Elfriede Jelinek. Wonderful Wonderful Times (Serpent's Tail)
    Translated from German by Michael Hulse.

Fumiko Enchi. Masks (Vintage)
   [Translation from Japanese appears to be by Doris Bargen]

Maria Dermout. The Ten Thousand Things (New York Review of Books)
    Translated from Dutch by Hans Koning

These seven for a beginning, all of them chosen simply by browsing at Bob Millar Bookroom when I went looking for Purple Hibiscus by the Nigerian writer, Chimamanda Ngozi Adichie. (It was out of stock and I'll get a call when more copies arrive.) The last two on the list (Enchi and Dermout) were encountered by happenstance on the internet, and the trail has been lost. There's another Mexican writer whose work I'm enthusiastic about, Elena Poniatowska, with a recent novel, The Sky's Skin, available from the library, as are only a few of the others mentined above. Finally (for a current total of 10 women writers of current interest to me) is Marie-Claire Blais, whose fiction I haven't read since university. The title I've chose is a collection of stories, The Exile & The Sacred Travellers. It has been translated from French by Nigel Spencer, available from Ronsdale Press, but I'm going to locate the original French from Librairie Champlain, or the library (depending on finances). A possible 11th is Dina Rubina, Our Chinese Business, a novel and stories published in Russian in 2004. I have read her writing in translation, and am tempted to dust off my Russian to attempt the original, bought last winter at the Russian bookstore Knigomania. As a teaser, there is an excerpt translated into English by Daniel M. Jaffe at the online Toronto Slavic Quarterly, the University of Toronto's Online Academic Electronic Journal in Slavic Studies http://www.utoronto.ca/tsq/03/rubina.shtml

Enough.

I'll use this site to give progress reports, in the hopes that these randomly chosen books will find fellow readers to converse with.

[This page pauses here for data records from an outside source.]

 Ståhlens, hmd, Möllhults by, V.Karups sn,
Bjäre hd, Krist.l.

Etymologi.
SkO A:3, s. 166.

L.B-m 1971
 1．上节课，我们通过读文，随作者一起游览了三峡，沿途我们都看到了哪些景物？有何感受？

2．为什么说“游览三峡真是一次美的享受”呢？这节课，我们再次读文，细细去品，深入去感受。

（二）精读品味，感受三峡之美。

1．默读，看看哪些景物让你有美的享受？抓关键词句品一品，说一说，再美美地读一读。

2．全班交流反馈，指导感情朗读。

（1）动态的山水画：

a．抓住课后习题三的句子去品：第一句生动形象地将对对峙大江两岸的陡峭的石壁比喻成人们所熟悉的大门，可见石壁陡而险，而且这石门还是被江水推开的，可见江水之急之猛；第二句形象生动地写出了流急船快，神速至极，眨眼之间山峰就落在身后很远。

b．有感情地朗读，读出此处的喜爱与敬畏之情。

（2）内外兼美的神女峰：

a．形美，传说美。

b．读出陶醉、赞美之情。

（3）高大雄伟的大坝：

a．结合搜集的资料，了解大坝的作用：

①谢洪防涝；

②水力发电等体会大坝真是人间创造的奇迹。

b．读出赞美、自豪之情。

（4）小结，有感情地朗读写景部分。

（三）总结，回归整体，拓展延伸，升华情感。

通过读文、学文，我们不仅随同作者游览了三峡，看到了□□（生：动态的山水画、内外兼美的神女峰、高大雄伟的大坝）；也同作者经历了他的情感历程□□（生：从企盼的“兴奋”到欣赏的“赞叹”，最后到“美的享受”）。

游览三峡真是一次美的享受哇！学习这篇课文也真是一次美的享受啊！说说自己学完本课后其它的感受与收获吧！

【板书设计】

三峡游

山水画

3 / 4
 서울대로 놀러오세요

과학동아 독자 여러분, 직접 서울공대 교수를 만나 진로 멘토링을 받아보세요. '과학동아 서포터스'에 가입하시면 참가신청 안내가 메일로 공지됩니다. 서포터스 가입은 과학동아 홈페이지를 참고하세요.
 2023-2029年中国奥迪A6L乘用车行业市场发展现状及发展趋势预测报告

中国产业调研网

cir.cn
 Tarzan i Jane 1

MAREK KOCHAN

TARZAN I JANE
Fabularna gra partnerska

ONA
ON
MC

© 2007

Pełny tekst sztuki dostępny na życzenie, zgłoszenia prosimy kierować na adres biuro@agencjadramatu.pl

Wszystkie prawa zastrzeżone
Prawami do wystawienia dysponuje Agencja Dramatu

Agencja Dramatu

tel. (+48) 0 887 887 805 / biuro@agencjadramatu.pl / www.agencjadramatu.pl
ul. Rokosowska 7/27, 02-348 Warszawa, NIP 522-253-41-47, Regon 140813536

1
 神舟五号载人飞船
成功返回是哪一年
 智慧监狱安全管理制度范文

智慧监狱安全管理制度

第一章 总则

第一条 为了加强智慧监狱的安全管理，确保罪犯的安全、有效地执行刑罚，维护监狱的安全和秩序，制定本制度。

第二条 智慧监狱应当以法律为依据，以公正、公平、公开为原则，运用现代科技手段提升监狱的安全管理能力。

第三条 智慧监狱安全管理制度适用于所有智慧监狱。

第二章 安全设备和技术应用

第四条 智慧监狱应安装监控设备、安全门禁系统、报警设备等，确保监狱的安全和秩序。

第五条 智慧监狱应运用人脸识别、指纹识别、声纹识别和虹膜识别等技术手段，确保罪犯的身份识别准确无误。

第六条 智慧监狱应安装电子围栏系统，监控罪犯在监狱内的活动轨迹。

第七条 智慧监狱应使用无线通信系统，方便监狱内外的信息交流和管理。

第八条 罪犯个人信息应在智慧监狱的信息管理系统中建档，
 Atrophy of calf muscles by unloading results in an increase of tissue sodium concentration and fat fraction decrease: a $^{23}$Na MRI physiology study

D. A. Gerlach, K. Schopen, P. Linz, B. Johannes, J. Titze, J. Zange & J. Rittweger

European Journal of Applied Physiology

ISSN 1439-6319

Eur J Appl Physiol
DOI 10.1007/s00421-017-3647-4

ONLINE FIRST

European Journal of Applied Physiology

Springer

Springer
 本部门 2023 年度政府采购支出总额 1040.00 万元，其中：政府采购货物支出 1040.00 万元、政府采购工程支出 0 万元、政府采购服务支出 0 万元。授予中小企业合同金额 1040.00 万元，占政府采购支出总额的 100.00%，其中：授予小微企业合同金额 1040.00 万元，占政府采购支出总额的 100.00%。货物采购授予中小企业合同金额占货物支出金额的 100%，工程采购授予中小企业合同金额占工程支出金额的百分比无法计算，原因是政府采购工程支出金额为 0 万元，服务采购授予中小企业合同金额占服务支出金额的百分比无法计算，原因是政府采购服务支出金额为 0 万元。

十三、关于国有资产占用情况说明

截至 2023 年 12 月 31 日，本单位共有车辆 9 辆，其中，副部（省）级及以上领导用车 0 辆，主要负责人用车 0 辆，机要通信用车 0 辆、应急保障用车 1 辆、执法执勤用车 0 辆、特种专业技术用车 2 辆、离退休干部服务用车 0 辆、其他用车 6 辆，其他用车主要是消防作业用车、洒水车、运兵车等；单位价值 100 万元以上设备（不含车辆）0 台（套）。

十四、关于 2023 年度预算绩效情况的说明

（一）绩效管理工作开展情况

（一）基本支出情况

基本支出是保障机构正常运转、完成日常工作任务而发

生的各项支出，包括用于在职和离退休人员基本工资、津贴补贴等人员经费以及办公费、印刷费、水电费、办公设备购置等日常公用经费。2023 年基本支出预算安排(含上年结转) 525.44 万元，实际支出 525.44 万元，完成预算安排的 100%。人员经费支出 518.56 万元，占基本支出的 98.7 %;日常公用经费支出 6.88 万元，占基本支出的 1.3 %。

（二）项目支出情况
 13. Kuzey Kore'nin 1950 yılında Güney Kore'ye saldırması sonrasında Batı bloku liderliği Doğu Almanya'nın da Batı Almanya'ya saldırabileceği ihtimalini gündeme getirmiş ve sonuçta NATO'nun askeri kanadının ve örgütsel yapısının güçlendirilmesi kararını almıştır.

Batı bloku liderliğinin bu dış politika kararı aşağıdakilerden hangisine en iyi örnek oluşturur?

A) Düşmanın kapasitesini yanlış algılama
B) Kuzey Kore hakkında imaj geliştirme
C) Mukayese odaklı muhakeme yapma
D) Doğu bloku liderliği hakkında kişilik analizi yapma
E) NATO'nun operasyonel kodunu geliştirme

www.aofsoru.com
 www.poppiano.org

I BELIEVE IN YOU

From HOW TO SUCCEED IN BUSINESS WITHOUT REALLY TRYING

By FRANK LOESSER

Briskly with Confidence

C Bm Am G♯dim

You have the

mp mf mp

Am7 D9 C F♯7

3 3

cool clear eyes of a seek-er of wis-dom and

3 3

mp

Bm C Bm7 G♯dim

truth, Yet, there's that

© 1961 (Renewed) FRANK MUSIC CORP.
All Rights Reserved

Now my toes are wet, "E il naufragar m'e dolce in questo mare." I just have to learn how to insert diacritical marks where needed, and the digital photo-as-blog-embellisment will be imported sometime tomorrow.

Time for Quixote.

Comments

Brava! I'm waiting to here about Tatyana Tolstaya's Pushkin's Children, particularly, and everything else as well. You're going to cause me to spend even more money at the bookstores. Great start Norma and you can look for a note of announcement on my site.